*Exercise materials*.
# # # #
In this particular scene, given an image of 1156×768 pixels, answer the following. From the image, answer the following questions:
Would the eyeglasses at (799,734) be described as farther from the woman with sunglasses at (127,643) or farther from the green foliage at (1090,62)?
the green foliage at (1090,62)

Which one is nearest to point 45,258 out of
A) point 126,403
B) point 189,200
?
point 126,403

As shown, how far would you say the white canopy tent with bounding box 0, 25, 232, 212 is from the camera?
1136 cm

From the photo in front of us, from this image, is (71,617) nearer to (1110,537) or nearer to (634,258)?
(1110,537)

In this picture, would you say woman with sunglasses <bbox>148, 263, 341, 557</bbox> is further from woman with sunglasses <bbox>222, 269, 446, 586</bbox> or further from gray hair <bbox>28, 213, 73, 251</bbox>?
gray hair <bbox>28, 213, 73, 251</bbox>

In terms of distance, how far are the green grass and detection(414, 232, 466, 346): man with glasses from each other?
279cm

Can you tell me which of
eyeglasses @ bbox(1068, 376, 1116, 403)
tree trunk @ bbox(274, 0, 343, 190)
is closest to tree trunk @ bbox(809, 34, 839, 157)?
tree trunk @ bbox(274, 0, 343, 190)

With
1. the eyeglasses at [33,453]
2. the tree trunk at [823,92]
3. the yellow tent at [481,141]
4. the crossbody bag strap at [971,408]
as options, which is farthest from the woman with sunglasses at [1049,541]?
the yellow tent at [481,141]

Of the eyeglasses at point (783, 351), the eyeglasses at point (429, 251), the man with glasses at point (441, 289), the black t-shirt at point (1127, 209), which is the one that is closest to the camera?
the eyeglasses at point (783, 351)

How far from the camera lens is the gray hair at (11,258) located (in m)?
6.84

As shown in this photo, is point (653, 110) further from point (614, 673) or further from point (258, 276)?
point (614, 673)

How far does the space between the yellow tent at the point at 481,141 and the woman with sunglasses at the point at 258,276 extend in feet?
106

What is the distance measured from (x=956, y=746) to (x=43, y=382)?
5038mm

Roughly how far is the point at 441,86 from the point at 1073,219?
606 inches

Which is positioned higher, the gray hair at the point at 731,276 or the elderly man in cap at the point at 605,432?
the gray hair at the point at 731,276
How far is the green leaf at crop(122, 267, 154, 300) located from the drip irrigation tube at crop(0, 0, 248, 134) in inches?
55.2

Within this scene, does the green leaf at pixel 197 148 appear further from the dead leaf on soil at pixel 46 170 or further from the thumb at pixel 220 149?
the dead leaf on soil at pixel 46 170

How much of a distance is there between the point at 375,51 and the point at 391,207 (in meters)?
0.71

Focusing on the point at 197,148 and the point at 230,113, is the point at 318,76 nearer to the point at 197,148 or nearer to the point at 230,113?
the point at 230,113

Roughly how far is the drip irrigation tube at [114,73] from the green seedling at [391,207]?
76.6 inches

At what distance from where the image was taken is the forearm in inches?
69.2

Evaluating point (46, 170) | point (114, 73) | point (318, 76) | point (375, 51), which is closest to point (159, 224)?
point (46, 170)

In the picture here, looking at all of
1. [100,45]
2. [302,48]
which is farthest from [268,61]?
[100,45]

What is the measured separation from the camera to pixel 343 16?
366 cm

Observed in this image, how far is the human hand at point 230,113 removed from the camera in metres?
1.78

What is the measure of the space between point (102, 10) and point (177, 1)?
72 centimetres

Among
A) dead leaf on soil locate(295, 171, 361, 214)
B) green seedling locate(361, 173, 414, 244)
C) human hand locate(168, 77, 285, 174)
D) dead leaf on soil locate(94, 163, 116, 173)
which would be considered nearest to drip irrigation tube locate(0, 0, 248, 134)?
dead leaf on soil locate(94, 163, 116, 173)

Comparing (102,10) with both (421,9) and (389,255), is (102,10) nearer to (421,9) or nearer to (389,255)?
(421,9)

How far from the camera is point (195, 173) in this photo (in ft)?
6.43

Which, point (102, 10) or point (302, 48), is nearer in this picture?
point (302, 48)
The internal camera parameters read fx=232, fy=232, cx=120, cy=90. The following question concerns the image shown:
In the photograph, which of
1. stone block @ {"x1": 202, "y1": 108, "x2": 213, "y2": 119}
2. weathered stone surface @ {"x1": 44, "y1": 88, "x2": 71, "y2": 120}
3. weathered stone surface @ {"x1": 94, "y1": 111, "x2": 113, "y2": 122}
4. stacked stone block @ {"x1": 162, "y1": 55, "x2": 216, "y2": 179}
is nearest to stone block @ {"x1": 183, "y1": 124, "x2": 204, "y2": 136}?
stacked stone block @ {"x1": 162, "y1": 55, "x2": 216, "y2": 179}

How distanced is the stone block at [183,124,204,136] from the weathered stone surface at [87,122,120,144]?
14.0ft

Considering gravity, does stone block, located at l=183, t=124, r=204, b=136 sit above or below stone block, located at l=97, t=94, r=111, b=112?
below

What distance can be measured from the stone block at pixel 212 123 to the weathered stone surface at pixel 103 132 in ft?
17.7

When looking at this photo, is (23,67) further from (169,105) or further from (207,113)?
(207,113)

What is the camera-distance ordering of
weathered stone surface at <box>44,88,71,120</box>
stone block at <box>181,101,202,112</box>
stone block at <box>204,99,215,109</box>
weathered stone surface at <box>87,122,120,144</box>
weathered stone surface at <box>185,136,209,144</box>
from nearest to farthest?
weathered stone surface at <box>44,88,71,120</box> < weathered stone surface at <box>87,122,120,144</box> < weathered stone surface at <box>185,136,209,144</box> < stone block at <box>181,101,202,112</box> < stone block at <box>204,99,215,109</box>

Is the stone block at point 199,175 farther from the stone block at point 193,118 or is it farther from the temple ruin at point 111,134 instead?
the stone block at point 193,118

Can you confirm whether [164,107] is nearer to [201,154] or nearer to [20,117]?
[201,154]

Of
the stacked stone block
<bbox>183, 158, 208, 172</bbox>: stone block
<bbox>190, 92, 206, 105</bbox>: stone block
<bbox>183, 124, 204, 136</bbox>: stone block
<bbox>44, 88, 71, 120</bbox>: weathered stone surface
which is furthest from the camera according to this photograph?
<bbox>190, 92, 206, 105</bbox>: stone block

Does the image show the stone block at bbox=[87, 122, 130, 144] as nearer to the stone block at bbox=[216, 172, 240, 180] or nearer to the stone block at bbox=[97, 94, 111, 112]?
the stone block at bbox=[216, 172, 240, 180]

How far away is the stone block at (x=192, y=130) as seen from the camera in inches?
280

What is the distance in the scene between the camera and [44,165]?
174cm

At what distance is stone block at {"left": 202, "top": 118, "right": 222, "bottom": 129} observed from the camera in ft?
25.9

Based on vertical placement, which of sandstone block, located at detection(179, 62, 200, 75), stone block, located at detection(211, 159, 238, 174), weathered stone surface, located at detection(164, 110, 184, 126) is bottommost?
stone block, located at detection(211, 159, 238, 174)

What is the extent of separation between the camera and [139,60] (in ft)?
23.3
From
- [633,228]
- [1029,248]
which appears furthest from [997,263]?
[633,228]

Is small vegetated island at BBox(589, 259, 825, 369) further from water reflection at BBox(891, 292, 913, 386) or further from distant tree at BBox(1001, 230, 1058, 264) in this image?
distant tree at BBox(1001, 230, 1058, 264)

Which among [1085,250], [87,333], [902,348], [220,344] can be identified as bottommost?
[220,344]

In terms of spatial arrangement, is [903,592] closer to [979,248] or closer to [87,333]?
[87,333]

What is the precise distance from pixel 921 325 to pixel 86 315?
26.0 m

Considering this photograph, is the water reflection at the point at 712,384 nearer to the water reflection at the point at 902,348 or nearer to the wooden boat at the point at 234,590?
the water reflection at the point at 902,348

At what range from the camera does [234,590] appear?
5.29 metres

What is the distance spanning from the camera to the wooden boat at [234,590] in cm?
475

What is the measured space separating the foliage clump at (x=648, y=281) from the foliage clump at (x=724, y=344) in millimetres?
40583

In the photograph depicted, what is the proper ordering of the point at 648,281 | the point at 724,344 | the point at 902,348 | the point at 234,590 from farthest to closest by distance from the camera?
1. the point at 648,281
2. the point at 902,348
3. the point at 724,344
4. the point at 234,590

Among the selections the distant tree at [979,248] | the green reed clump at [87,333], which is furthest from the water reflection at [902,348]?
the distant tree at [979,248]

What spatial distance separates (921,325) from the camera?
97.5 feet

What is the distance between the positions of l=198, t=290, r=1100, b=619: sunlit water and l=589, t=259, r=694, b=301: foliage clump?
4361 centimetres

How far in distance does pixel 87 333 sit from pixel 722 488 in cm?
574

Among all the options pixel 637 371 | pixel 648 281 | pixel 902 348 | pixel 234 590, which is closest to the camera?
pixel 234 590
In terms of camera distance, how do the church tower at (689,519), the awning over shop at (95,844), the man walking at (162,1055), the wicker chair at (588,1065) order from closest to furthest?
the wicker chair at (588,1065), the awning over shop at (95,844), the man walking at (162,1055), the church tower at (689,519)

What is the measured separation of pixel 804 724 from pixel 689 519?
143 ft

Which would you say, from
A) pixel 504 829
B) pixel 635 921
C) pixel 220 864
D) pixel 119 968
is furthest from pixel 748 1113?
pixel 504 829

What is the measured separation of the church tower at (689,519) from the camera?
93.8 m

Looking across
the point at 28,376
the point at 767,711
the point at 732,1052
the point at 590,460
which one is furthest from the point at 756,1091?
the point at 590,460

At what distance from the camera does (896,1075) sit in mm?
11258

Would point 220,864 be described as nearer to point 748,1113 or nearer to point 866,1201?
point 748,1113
# # # #
*Description of the task*.
Copy the rows verbatim, covering the stretch from the line that contains "What is the distance spanning" through the line that contains "4361 centimetres", with both of those lines included.

*Solved problem*.
What is the distance spanning from the camera to the wooden boat at [234,590] in cm?
475

What is the measured space separating the foliage clump at (x=648, y=281) from the foliage clump at (x=724, y=344) in millimetres?
40583

In the photograph depicted, what is the proper ordering of the point at 648,281 | the point at 724,344 | the point at 902,348 | the point at 234,590 from farthest to closest by distance from the camera?
1. the point at 648,281
2. the point at 902,348
3. the point at 724,344
4. the point at 234,590

Among the selections the distant tree at [979,248] | the green reed clump at [87,333], which is furthest from the water reflection at [902,348]?
the distant tree at [979,248]

What spatial distance separates (921,325) from the camera?
97.5 feet

What is the distance between the positions of l=198, t=290, r=1100, b=619: sunlit water and l=589, t=259, r=694, b=301: foliage clump?
4361 centimetres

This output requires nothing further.